WRITTEN TASK: Convert the lines starting with the line containing "In the snapshot before us, comparing" and going on through the line containing "- long wavy" into a JSON list of strings, one string per line, leaving out blank lines.

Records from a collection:
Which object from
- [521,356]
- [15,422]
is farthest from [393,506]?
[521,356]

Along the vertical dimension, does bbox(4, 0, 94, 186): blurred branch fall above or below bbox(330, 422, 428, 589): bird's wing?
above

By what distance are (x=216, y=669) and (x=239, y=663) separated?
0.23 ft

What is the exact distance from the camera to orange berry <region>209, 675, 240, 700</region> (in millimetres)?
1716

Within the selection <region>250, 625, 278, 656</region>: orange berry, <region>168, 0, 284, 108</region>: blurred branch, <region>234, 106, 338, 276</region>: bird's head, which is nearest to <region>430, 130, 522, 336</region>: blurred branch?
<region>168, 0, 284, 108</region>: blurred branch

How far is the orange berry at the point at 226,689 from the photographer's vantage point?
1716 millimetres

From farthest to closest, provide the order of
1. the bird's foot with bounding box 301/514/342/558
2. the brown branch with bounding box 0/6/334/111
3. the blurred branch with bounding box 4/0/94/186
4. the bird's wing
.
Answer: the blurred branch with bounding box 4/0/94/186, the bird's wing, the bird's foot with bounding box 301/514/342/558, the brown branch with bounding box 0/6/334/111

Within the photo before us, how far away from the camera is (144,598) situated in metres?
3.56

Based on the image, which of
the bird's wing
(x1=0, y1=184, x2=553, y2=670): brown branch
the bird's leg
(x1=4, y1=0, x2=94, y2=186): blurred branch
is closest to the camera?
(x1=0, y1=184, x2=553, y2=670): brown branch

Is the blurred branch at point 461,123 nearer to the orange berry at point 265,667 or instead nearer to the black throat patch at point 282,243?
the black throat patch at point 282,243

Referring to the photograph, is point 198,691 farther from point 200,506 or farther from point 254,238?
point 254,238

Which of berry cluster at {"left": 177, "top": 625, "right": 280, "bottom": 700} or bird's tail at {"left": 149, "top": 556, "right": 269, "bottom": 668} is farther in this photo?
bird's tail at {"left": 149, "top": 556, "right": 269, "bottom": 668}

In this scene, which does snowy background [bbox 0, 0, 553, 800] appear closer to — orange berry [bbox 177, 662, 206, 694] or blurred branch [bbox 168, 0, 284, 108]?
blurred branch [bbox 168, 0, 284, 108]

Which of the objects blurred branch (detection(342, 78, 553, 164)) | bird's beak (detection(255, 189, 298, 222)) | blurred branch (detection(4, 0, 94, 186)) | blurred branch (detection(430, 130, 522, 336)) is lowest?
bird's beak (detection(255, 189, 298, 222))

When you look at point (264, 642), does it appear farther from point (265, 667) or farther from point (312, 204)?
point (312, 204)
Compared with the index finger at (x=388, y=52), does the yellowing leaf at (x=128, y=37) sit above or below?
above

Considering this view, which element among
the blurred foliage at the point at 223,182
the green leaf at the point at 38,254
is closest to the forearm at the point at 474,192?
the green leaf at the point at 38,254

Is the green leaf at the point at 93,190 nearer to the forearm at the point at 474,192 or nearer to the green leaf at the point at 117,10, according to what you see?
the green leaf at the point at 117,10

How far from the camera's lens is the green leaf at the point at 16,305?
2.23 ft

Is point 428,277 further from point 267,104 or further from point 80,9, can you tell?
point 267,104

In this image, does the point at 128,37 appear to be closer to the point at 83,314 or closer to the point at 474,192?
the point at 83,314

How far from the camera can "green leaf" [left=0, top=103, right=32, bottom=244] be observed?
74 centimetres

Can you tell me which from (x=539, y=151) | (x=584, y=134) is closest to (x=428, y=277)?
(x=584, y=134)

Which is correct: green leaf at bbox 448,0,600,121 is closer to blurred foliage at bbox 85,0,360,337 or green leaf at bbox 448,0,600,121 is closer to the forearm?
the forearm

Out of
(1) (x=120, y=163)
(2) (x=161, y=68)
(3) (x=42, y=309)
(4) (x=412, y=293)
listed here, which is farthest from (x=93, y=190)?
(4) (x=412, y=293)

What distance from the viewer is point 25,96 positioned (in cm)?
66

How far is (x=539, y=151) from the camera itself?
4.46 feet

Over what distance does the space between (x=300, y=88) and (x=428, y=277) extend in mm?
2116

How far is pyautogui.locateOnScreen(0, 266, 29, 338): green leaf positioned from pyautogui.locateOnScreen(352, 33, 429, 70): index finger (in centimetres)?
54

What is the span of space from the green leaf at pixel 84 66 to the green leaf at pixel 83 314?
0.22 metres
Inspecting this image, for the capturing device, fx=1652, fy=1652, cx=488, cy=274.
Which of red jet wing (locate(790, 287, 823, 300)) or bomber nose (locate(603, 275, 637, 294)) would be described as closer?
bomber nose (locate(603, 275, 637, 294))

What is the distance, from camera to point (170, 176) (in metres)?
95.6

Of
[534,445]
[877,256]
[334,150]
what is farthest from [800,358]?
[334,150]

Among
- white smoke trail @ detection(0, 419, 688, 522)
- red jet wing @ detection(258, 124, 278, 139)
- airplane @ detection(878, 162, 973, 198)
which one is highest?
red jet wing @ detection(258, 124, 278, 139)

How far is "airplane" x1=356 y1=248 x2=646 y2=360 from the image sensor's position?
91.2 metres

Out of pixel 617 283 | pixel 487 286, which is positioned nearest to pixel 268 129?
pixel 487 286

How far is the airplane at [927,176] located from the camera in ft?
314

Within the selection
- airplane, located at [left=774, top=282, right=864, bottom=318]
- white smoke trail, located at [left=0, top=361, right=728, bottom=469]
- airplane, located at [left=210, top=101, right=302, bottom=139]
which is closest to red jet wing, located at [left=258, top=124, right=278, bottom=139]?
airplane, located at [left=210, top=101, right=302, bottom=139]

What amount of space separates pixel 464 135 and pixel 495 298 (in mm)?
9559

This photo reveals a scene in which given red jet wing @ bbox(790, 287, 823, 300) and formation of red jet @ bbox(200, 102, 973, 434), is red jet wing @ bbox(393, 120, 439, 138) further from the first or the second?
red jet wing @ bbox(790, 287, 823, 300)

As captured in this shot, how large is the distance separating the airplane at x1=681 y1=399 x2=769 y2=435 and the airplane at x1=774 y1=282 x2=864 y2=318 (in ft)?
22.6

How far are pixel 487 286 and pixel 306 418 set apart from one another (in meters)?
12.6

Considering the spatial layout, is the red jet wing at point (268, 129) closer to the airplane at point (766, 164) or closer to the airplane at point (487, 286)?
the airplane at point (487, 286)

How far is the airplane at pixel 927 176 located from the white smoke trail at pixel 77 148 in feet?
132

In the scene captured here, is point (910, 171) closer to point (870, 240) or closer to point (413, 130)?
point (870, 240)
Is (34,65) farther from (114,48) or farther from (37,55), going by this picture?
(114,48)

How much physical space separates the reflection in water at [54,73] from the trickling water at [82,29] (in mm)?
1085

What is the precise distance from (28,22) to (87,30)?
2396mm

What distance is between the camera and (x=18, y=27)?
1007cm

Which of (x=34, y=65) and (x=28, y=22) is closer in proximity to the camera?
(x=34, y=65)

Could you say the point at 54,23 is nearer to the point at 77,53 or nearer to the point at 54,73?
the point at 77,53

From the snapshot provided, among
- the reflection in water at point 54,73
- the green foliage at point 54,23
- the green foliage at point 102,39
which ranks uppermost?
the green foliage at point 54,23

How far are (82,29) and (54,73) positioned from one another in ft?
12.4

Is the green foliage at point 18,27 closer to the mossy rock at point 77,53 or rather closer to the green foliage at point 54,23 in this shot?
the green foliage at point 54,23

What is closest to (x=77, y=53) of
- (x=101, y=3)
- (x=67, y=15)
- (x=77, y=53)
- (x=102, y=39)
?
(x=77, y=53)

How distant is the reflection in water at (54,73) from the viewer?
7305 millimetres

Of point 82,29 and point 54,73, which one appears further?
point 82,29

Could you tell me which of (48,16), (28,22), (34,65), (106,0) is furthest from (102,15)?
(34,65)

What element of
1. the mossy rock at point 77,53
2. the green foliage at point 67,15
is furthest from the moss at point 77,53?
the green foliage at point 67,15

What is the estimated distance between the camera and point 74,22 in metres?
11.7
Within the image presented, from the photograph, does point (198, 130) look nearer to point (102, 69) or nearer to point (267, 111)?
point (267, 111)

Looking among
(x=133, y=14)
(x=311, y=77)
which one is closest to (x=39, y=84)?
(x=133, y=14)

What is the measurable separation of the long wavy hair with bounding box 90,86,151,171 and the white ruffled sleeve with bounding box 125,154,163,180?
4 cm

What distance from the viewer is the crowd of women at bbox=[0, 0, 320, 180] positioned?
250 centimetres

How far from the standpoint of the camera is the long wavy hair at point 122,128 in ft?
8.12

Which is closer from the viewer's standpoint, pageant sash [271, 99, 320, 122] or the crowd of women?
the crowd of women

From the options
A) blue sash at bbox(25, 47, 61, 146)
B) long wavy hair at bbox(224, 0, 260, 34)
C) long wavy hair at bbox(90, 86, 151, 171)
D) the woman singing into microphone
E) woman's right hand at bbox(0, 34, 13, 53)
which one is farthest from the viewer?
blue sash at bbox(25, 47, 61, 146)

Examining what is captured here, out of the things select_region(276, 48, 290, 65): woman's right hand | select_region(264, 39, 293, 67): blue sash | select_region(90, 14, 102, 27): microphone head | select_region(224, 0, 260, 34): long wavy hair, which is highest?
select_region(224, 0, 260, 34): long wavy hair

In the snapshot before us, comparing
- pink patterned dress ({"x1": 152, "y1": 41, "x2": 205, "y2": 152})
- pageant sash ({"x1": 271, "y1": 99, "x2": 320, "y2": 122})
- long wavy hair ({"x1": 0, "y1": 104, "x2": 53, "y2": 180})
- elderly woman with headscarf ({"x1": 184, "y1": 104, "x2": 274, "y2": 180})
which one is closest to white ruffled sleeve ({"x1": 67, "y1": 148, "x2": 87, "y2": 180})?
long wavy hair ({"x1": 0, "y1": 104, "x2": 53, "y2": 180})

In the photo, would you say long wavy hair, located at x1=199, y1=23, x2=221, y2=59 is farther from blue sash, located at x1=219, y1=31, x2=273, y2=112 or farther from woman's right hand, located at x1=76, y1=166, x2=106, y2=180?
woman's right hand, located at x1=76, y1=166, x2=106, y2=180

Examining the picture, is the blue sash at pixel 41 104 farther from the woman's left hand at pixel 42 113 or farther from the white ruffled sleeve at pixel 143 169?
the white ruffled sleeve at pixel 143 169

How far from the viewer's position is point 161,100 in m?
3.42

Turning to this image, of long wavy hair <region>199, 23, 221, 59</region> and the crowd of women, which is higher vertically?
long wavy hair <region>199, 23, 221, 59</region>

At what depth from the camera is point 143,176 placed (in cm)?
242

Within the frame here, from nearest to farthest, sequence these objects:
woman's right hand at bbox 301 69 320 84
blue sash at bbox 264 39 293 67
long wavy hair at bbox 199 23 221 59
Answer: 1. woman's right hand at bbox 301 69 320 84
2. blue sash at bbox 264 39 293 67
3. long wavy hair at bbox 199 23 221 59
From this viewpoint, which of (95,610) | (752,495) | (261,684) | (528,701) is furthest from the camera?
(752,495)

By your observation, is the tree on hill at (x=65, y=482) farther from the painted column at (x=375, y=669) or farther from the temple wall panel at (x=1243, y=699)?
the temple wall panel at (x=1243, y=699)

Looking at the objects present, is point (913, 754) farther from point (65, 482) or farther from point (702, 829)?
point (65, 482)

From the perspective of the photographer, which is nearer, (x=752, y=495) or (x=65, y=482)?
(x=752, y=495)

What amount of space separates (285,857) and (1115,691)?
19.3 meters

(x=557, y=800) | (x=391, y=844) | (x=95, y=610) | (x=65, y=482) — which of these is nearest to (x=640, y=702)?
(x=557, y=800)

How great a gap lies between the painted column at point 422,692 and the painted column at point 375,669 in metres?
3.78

OUTPUT BELOW:
[
  "In the snapshot before us, comparing",
  "- pink patterned dress ({\"x1\": 152, \"y1\": 41, \"x2\": 205, \"y2\": 152})",
  "- pageant sash ({\"x1\": 271, \"y1\": 99, \"x2\": 320, \"y2\": 122})",
  "- long wavy hair ({\"x1\": 0, \"y1\": 104, \"x2\": 53, \"y2\": 180})"
]